Souleymane Sanou, director general at the Ministry of Health, has estimated 5 million people are now at risk across 20 health districts in Burkina Faso.

The World Health Organization (WHO) warned in October 2007 that 80 million people out of roughly 350 million who live in 21 African countries stretching from Ethiopia in the east to Mauritania in the west might need to be vaccinated against the bacterium this year.

With 267 people in Burkina Faso contracting the illness in the first week of February, compared to 254 the previous week, the number of infected people has increased, but the number of deaths in the same period has lowered from 39 to 25.

According to Wango this is due to “better case management” and the patients being sent quickly to health centres.

“We are following with the greatest attention the evolution of the epidemic,'' Wango told IRIN. “We have taken into account WHO warnings about risks of resurgence of meningitis epidemics this season.”

WHO has been asked to approach the ministry of health on the Ivorian side to conduct a joint response, according to Wango.

The Burkina Faso government currently has a stock of 1.67 million vaccine doses which it is using to target the epidemics in Gaoua and Mandogara.

But to get hold of more, it must go through the International Coordinating Group on Vaccine Provision for Epidemic Meningitis Control, which was set up following a major outbreak in 1995, to help ensure the limited vaccines are used where they are most needed.

Between 1995 and 1997 a meningitis outbreak across the West Africa region killed 25,000 people and affected 250,000.

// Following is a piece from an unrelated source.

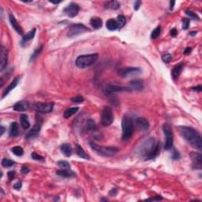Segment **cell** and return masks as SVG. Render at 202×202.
<instances>
[{"instance_id": "cell-1", "label": "cell", "mask_w": 202, "mask_h": 202, "mask_svg": "<svg viewBox=\"0 0 202 202\" xmlns=\"http://www.w3.org/2000/svg\"><path fill=\"white\" fill-rule=\"evenodd\" d=\"M178 131L180 134L192 147L201 150L202 138L198 131L191 127H179Z\"/></svg>"}, {"instance_id": "cell-2", "label": "cell", "mask_w": 202, "mask_h": 202, "mask_svg": "<svg viewBox=\"0 0 202 202\" xmlns=\"http://www.w3.org/2000/svg\"><path fill=\"white\" fill-rule=\"evenodd\" d=\"M160 150L159 143H156L153 137L148 138L141 147V153L147 159H154L159 155Z\"/></svg>"}, {"instance_id": "cell-3", "label": "cell", "mask_w": 202, "mask_h": 202, "mask_svg": "<svg viewBox=\"0 0 202 202\" xmlns=\"http://www.w3.org/2000/svg\"><path fill=\"white\" fill-rule=\"evenodd\" d=\"M98 54H89V55H80L75 61L76 66L78 68L84 69L93 65L98 59Z\"/></svg>"}, {"instance_id": "cell-4", "label": "cell", "mask_w": 202, "mask_h": 202, "mask_svg": "<svg viewBox=\"0 0 202 202\" xmlns=\"http://www.w3.org/2000/svg\"><path fill=\"white\" fill-rule=\"evenodd\" d=\"M123 141H127L131 138L133 132V122L128 115H125L122 120Z\"/></svg>"}, {"instance_id": "cell-5", "label": "cell", "mask_w": 202, "mask_h": 202, "mask_svg": "<svg viewBox=\"0 0 202 202\" xmlns=\"http://www.w3.org/2000/svg\"><path fill=\"white\" fill-rule=\"evenodd\" d=\"M90 146L93 151L96 152L98 155L104 157H111L116 154L118 152V149L116 147H105L100 146L94 142H90Z\"/></svg>"}, {"instance_id": "cell-6", "label": "cell", "mask_w": 202, "mask_h": 202, "mask_svg": "<svg viewBox=\"0 0 202 202\" xmlns=\"http://www.w3.org/2000/svg\"><path fill=\"white\" fill-rule=\"evenodd\" d=\"M100 120H101V124L104 127H109L112 124L114 121V116H113L112 109L110 107H104L100 115Z\"/></svg>"}, {"instance_id": "cell-7", "label": "cell", "mask_w": 202, "mask_h": 202, "mask_svg": "<svg viewBox=\"0 0 202 202\" xmlns=\"http://www.w3.org/2000/svg\"><path fill=\"white\" fill-rule=\"evenodd\" d=\"M163 133L166 136V141L164 144V149L165 150H169L173 146L174 142V136H173V131H172V127H170V125L168 123L163 124Z\"/></svg>"}, {"instance_id": "cell-8", "label": "cell", "mask_w": 202, "mask_h": 202, "mask_svg": "<svg viewBox=\"0 0 202 202\" xmlns=\"http://www.w3.org/2000/svg\"><path fill=\"white\" fill-rule=\"evenodd\" d=\"M88 31H89V29L83 24H74L69 28L67 36L72 38V37L78 36V35L88 32Z\"/></svg>"}, {"instance_id": "cell-9", "label": "cell", "mask_w": 202, "mask_h": 202, "mask_svg": "<svg viewBox=\"0 0 202 202\" xmlns=\"http://www.w3.org/2000/svg\"><path fill=\"white\" fill-rule=\"evenodd\" d=\"M142 73L141 68L138 67H126L122 68L118 70V74L121 78H129L131 76L141 74Z\"/></svg>"}, {"instance_id": "cell-10", "label": "cell", "mask_w": 202, "mask_h": 202, "mask_svg": "<svg viewBox=\"0 0 202 202\" xmlns=\"http://www.w3.org/2000/svg\"><path fill=\"white\" fill-rule=\"evenodd\" d=\"M54 107L53 103H37L33 105V108L37 111V112L47 114L52 111Z\"/></svg>"}, {"instance_id": "cell-11", "label": "cell", "mask_w": 202, "mask_h": 202, "mask_svg": "<svg viewBox=\"0 0 202 202\" xmlns=\"http://www.w3.org/2000/svg\"><path fill=\"white\" fill-rule=\"evenodd\" d=\"M132 92L130 87H126V86L118 85L109 84L105 87V92L106 94H112L114 92Z\"/></svg>"}, {"instance_id": "cell-12", "label": "cell", "mask_w": 202, "mask_h": 202, "mask_svg": "<svg viewBox=\"0 0 202 202\" xmlns=\"http://www.w3.org/2000/svg\"><path fill=\"white\" fill-rule=\"evenodd\" d=\"M79 10V5L75 3V2H70L66 8H64L63 12L69 18H74L78 14Z\"/></svg>"}, {"instance_id": "cell-13", "label": "cell", "mask_w": 202, "mask_h": 202, "mask_svg": "<svg viewBox=\"0 0 202 202\" xmlns=\"http://www.w3.org/2000/svg\"><path fill=\"white\" fill-rule=\"evenodd\" d=\"M193 162V168L195 169H201L202 168V155L200 152H193L190 154Z\"/></svg>"}, {"instance_id": "cell-14", "label": "cell", "mask_w": 202, "mask_h": 202, "mask_svg": "<svg viewBox=\"0 0 202 202\" xmlns=\"http://www.w3.org/2000/svg\"><path fill=\"white\" fill-rule=\"evenodd\" d=\"M7 62H8V53H7V51L5 49V47L2 46L1 51H0V69H1V71H3L5 68L6 67Z\"/></svg>"}, {"instance_id": "cell-15", "label": "cell", "mask_w": 202, "mask_h": 202, "mask_svg": "<svg viewBox=\"0 0 202 202\" xmlns=\"http://www.w3.org/2000/svg\"><path fill=\"white\" fill-rule=\"evenodd\" d=\"M41 125L40 123H37L33 126V127L30 130L25 134V139L29 140V139H33L36 137H37V135L39 134L40 130Z\"/></svg>"}, {"instance_id": "cell-16", "label": "cell", "mask_w": 202, "mask_h": 202, "mask_svg": "<svg viewBox=\"0 0 202 202\" xmlns=\"http://www.w3.org/2000/svg\"><path fill=\"white\" fill-rule=\"evenodd\" d=\"M36 29H33L32 30H30L29 33H27L26 35H25L24 37H23L22 40L21 41V45L22 46V47H25L29 42H30L31 40H33V38L35 37V34H36Z\"/></svg>"}, {"instance_id": "cell-17", "label": "cell", "mask_w": 202, "mask_h": 202, "mask_svg": "<svg viewBox=\"0 0 202 202\" xmlns=\"http://www.w3.org/2000/svg\"><path fill=\"white\" fill-rule=\"evenodd\" d=\"M9 19H10V22L12 25L13 29L16 31L17 33L20 35H23V30L21 28V26L19 25V24L18 23L17 20L15 19L14 16L12 14H9Z\"/></svg>"}, {"instance_id": "cell-18", "label": "cell", "mask_w": 202, "mask_h": 202, "mask_svg": "<svg viewBox=\"0 0 202 202\" xmlns=\"http://www.w3.org/2000/svg\"><path fill=\"white\" fill-rule=\"evenodd\" d=\"M29 109V104L27 101L25 100H21L17 102L16 104L14 105V110L16 111H25Z\"/></svg>"}, {"instance_id": "cell-19", "label": "cell", "mask_w": 202, "mask_h": 202, "mask_svg": "<svg viewBox=\"0 0 202 202\" xmlns=\"http://www.w3.org/2000/svg\"><path fill=\"white\" fill-rule=\"evenodd\" d=\"M130 88L132 91H141L144 88V83L141 80H133L130 83Z\"/></svg>"}, {"instance_id": "cell-20", "label": "cell", "mask_w": 202, "mask_h": 202, "mask_svg": "<svg viewBox=\"0 0 202 202\" xmlns=\"http://www.w3.org/2000/svg\"><path fill=\"white\" fill-rule=\"evenodd\" d=\"M136 125L141 130H147L149 128V123L147 119L144 118H139L136 119Z\"/></svg>"}, {"instance_id": "cell-21", "label": "cell", "mask_w": 202, "mask_h": 202, "mask_svg": "<svg viewBox=\"0 0 202 202\" xmlns=\"http://www.w3.org/2000/svg\"><path fill=\"white\" fill-rule=\"evenodd\" d=\"M19 80H20V78H19V77H17L16 78H14V79L13 80L12 82H11V83L6 87V89H5L4 92L2 94V95H3V96H2V98L5 97L6 96H7V95H8L14 88H15V87H16V86L18 85V84Z\"/></svg>"}, {"instance_id": "cell-22", "label": "cell", "mask_w": 202, "mask_h": 202, "mask_svg": "<svg viewBox=\"0 0 202 202\" xmlns=\"http://www.w3.org/2000/svg\"><path fill=\"white\" fill-rule=\"evenodd\" d=\"M56 175L63 178H74L76 177V174L70 169H62L56 172Z\"/></svg>"}, {"instance_id": "cell-23", "label": "cell", "mask_w": 202, "mask_h": 202, "mask_svg": "<svg viewBox=\"0 0 202 202\" xmlns=\"http://www.w3.org/2000/svg\"><path fill=\"white\" fill-rule=\"evenodd\" d=\"M183 66H184L183 63H181L176 65L172 69V78H173L175 81L178 78L179 75L181 74V73H182V69H183Z\"/></svg>"}, {"instance_id": "cell-24", "label": "cell", "mask_w": 202, "mask_h": 202, "mask_svg": "<svg viewBox=\"0 0 202 202\" xmlns=\"http://www.w3.org/2000/svg\"><path fill=\"white\" fill-rule=\"evenodd\" d=\"M90 24H91V25H92L93 29H99L102 27L103 21L100 18L95 17V18H92L91 19V21H90Z\"/></svg>"}, {"instance_id": "cell-25", "label": "cell", "mask_w": 202, "mask_h": 202, "mask_svg": "<svg viewBox=\"0 0 202 202\" xmlns=\"http://www.w3.org/2000/svg\"><path fill=\"white\" fill-rule=\"evenodd\" d=\"M18 125L17 123H12L10 127V136L12 137H16L18 136Z\"/></svg>"}, {"instance_id": "cell-26", "label": "cell", "mask_w": 202, "mask_h": 202, "mask_svg": "<svg viewBox=\"0 0 202 202\" xmlns=\"http://www.w3.org/2000/svg\"><path fill=\"white\" fill-rule=\"evenodd\" d=\"M76 149V152L78 155V156H80L82 159H89V156L87 154V153L85 152V150L82 148V146L80 145H76L75 146Z\"/></svg>"}, {"instance_id": "cell-27", "label": "cell", "mask_w": 202, "mask_h": 202, "mask_svg": "<svg viewBox=\"0 0 202 202\" xmlns=\"http://www.w3.org/2000/svg\"><path fill=\"white\" fill-rule=\"evenodd\" d=\"M20 122H21V127H22L24 129H25V130L29 129V127H30V123H29V117H28L27 114H23L21 115Z\"/></svg>"}, {"instance_id": "cell-28", "label": "cell", "mask_w": 202, "mask_h": 202, "mask_svg": "<svg viewBox=\"0 0 202 202\" xmlns=\"http://www.w3.org/2000/svg\"><path fill=\"white\" fill-rule=\"evenodd\" d=\"M105 8L111 9V10H118L120 7V3L117 1H108V2H105L104 4Z\"/></svg>"}, {"instance_id": "cell-29", "label": "cell", "mask_w": 202, "mask_h": 202, "mask_svg": "<svg viewBox=\"0 0 202 202\" xmlns=\"http://www.w3.org/2000/svg\"><path fill=\"white\" fill-rule=\"evenodd\" d=\"M106 27H107V29H109L110 31L116 30V29L118 28L116 20H114V19H112V18L109 19V20L107 21Z\"/></svg>"}, {"instance_id": "cell-30", "label": "cell", "mask_w": 202, "mask_h": 202, "mask_svg": "<svg viewBox=\"0 0 202 202\" xmlns=\"http://www.w3.org/2000/svg\"><path fill=\"white\" fill-rule=\"evenodd\" d=\"M61 152L63 153L64 155L66 156H70L72 154V148L71 146L68 144H63V145H62L61 148Z\"/></svg>"}, {"instance_id": "cell-31", "label": "cell", "mask_w": 202, "mask_h": 202, "mask_svg": "<svg viewBox=\"0 0 202 202\" xmlns=\"http://www.w3.org/2000/svg\"><path fill=\"white\" fill-rule=\"evenodd\" d=\"M79 110V107H69L67 110H66V111L64 112L63 116L65 118H69V117H71L72 115H74L75 113H77Z\"/></svg>"}, {"instance_id": "cell-32", "label": "cell", "mask_w": 202, "mask_h": 202, "mask_svg": "<svg viewBox=\"0 0 202 202\" xmlns=\"http://www.w3.org/2000/svg\"><path fill=\"white\" fill-rule=\"evenodd\" d=\"M42 50H43V46L41 45V46H40L38 48H37V49L33 51V53L31 55V57H30V59H29V61L30 62L34 61L35 59H37V58L39 56V55L41 53Z\"/></svg>"}, {"instance_id": "cell-33", "label": "cell", "mask_w": 202, "mask_h": 202, "mask_svg": "<svg viewBox=\"0 0 202 202\" xmlns=\"http://www.w3.org/2000/svg\"><path fill=\"white\" fill-rule=\"evenodd\" d=\"M11 152L15 156H21L23 155V153H24L23 149L21 147H20V146H15V147L12 148L11 149Z\"/></svg>"}, {"instance_id": "cell-34", "label": "cell", "mask_w": 202, "mask_h": 202, "mask_svg": "<svg viewBox=\"0 0 202 202\" xmlns=\"http://www.w3.org/2000/svg\"><path fill=\"white\" fill-rule=\"evenodd\" d=\"M86 127H87V129H88V130H96V123H95V122H94L92 119H88L87 120V122H86Z\"/></svg>"}, {"instance_id": "cell-35", "label": "cell", "mask_w": 202, "mask_h": 202, "mask_svg": "<svg viewBox=\"0 0 202 202\" xmlns=\"http://www.w3.org/2000/svg\"><path fill=\"white\" fill-rule=\"evenodd\" d=\"M117 24H118V26L122 28V27L126 25V22H127V20H126V18H125L123 15H118V18H117Z\"/></svg>"}, {"instance_id": "cell-36", "label": "cell", "mask_w": 202, "mask_h": 202, "mask_svg": "<svg viewBox=\"0 0 202 202\" xmlns=\"http://www.w3.org/2000/svg\"><path fill=\"white\" fill-rule=\"evenodd\" d=\"M160 32H161V28H160V26L156 27V29H153V31L152 32L151 34L152 39L155 40L156 39V38H158V37H159V35H160Z\"/></svg>"}, {"instance_id": "cell-37", "label": "cell", "mask_w": 202, "mask_h": 202, "mask_svg": "<svg viewBox=\"0 0 202 202\" xmlns=\"http://www.w3.org/2000/svg\"><path fill=\"white\" fill-rule=\"evenodd\" d=\"M15 162L11 160V159H6V158H4V159L2 160V164L3 167L5 168H10V167H12L13 165H14Z\"/></svg>"}, {"instance_id": "cell-38", "label": "cell", "mask_w": 202, "mask_h": 202, "mask_svg": "<svg viewBox=\"0 0 202 202\" xmlns=\"http://www.w3.org/2000/svg\"><path fill=\"white\" fill-rule=\"evenodd\" d=\"M58 165L62 168V169H70V164L69 162L66 160H60L58 162Z\"/></svg>"}, {"instance_id": "cell-39", "label": "cell", "mask_w": 202, "mask_h": 202, "mask_svg": "<svg viewBox=\"0 0 202 202\" xmlns=\"http://www.w3.org/2000/svg\"><path fill=\"white\" fill-rule=\"evenodd\" d=\"M84 98L81 96H77L75 97H73L71 99V101L73 103H76V104H81V103L84 102Z\"/></svg>"}, {"instance_id": "cell-40", "label": "cell", "mask_w": 202, "mask_h": 202, "mask_svg": "<svg viewBox=\"0 0 202 202\" xmlns=\"http://www.w3.org/2000/svg\"><path fill=\"white\" fill-rule=\"evenodd\" d=\"M172 55L171 54H166V55H163L162 57V60H163L165 63H169L170 62L172 61Z\"/></svg>"}, {"instance_id": "cell-41", "label": "cell", "mask_w": 202, "mask_h": 202, "mask_svg": "<svg viewBox=\"0 0 202 202\" xmlns=\"http://www.w3.org/2000/svg\"><path fill=\"white\" fill-rule=\"evenodd\" d=\"M190 21L189 18H183L182 19V29H187L190 26Z\"/></svg>"}, {"instance_id": "cell-42", "label": "cell", "mask_w": 202, "mask_h": 202, "mask_svg": "<svg viewBox=\"0 0 202 202\" xmlns=\"http://www.w3.org/2000/svg\"><path fill=\"white\" fill-rule=\"evenodd\" d=\"M186 14L188 15V16L190 17V18H191L195 19V20H199V18H198L197 15L195 13L192 12L191 10H186Z\"/></svg>"}, {"instance_id": "cell-43", "label": "cell", "mask_w": 202, "mask_h": 202, "mask_svg": "<svg viewBox=\"0 0 202 202\" xmlns=\"http://www.w3.org/2000/svg\"><path fill=\"white\" fill-rule=\"evenodd\" d=\"M31 156H32V158H33V159H35V160H39V161H43V159H44V158L43 157V156H41L38 155V154H37L36 152H33L32 153V155H31Z\"/></svg>"}, {"instance_id": "cell-44", "label": "cell", "mask_w": 202, "mask_h": 202, "mask_svg": "<svg viewBox=\"0 0 202 202\" xmlns=\"http://www.w3.org/2000/svg\"><path fill=\"white\" fill-rule=\"evenodd\" d=\"M180 157H181V156H180V153L178 152V151L176 150V149H174L172 156V159H180Z\"/></svg>"}, {"instance_id": "cell-45", "label": "cell", "mask_w": 202, "mask_h": 202, "mask_svg": "<svg viewBox=\"0 0 202 202\" xmlns=\"http://www.w3.org/2000/svg\"><path fill=\"white\" fill-rule=\"evenodd\" d=\"M8 178H9V180L10 181H12L14 178V175H15V173L14 172H13V171H10V172H8Z\"/></svg>"}, {"instance_id": "cell-46", "label": "cell", "mask_w": 202, "mask_h": 202, "mask_svg": "<svg viewBox=\"0 0 202 202\" xmlns=\"http://www.w3.org/2000/svg\"><path fill=\"white\" fill-rule=\"evenodd\" d=\"M21 186H22V185H21V182H18L15 184H14L13 187H14V189H15V190H20L21 188Z\"/></svg>"}, {"instance_id": "cell-47", "label": "cell", "mask_w": 202, "mask_h": 202, "mask_svg": "<svg viewBox=\"0 0 202 202\" xmlns=\"http://www.w3.org/2000/svg\"><path fill=\"white\" fill-rule=\"evenodd\" d=\"M21 172L22 174H28L29 172V169L25 166H23L22 168H21Z\"/></svg>"}, {"instance_id": "cell-48", "label": "cell", "mask_w": 202, "mask_h": 202, "mask_svg": "<svg viewBox=\"0 0 202 202\" xmlns=\"http://www.w3.org/2000/svg\"><path fill=\"white\" fill-rule=\"evenodd\" d=\"M141 1H136L134 3V10H138L140 8V6H141Z\"/></svg>"}, {"instance_id": "cell-49", "label": "cell", "mask_w": 202, "mask_h": 202, "mask_svg": "<svg viewBox=\"0 0 202 202\" xmlns=\"http://www.w3.org/2000/svg\"><path fill=\"white\" fill-rule=\"evenodd\" d=\"M170 34H171V36L172 37H176L178 34V31L176 29H172V30H171V32H170Z\"/></svg>"}, {"instance_id": "cell-50", "label": "cell", "mask_w": 202, "mask_h": 202, "mask_svg": "<svg viewBox=\"0 0 202 202\" xmlns=\"http://www.w3.org/2000/svg\"><path fill=\"white\" fill-rule=\"evenodd\" d=\"M191 51H192V48L190 47H186V49H185V51H184V54H185V55H189Z\"/></svg>"}, {"instance_id": "cell-51", "label": "cell", "mask_w": 202, "mask_h": 202, "mask_svg": "<svg viewBox=\"0 0 202 202\" xmlns=\"http://www.w3.org/2000/svg\"><path fill=\"white\" fill-rule=\"evenodd\" d=\"M162 199H163V198H162L161 197L156 196L154 198H150V199H148L147 200H162Z\"/></svg>"}, {"instance_id": "cell-52", "label": "cell", "mask_w": 202, "mask_h": 202, "mask_svg": "<svg viewBox=\"0 0 202 202\" xmlns=\"http://www.w3.org/2000/svg\"><path fill=\"white\" fill-rule=\"evenodd\" d=\"M193 90H194V91H197V92H201L202 90L201 85H198L197 86V87H194V88H193Z\"/></svg>"}, {"instance_id": "cell-53", "label": "cell", "mask_w": 202, "mask_h": 202, "mask_svg": "<svg viewBox=\"0 0 202 202\" xmlns=\"http://www.w3.org/2000/svg\"><path fill=\"white\" fill-rule=\"evenodd\" d=\"M175 4V1H171V2H170V10H173Z\"/></svg>"}, {"instance_id": "cell-54", "label": "cell", "mask_w": 202, "mask_h": 202, "mask_svg": "<svg viewBox=\"0 0 202 202\" xmlns=\"http://www.w3.org/2000/svg\"><path fill=\"white\" fill-rule=\"evenodd\" d=\"M117 194V190L116 189H112V190L110 192L111 195H112V196H114V195H116Z\"/></svg>"}, {"instance_id": "cell-55", "label": "cell", "mask_w": 202, "mask_h": 202, "mask_svg": "<svg viewBox=\"0 0 202 202\" xmlns=\"http://www.w3.org/2000/svg\"><path fill=\"white\" fill-rule=\"evenodd\" d=\"M0 128H1V136H2V134H3L5 132V127H3V126H1Z\"/></svg>"}, {"instance_id": "cell-56", "label": "cell", "mask_w": 202, "mask_h": 202, "mask_svg": "<svg viewBox=\"0 0 202 202\" xmlns=\"http://www.w3.org/2000/svg\"><path fill=\"white\" fill-rule=\"evenodd\" d=\"M50 2L53 3V4H59L60 2H62V1H53V0H50Z\"/></svg>"}, {"instance_id": "cell-57", "label": "cell", "mask_w": 202, "mask_h": 202, "mask_svg": "<svg viewBox=\"0 0 202 202\" xmlns=\"http://www.w3.org/2000/svg\"><path fill=\"white\" fill-rule=\"evenodd\" d=\"M197 33V31H192L191 33H190V36H192V37H194V36H195Z\"/></svg>"}]
</instances>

The meningitis bacterium, which usually reaches epidemic levels in the region between December and May, could be especially severe this year, health forecasters have warned, as the region is heading toward the peak of a 10- to 12-year cycle of meningitis crises.

Meningitis is an infection of the thin lining around the brain and spinal cord. Even when it is diagnosed early and adequate therapy is available, between 5 and 10 percent of patients die.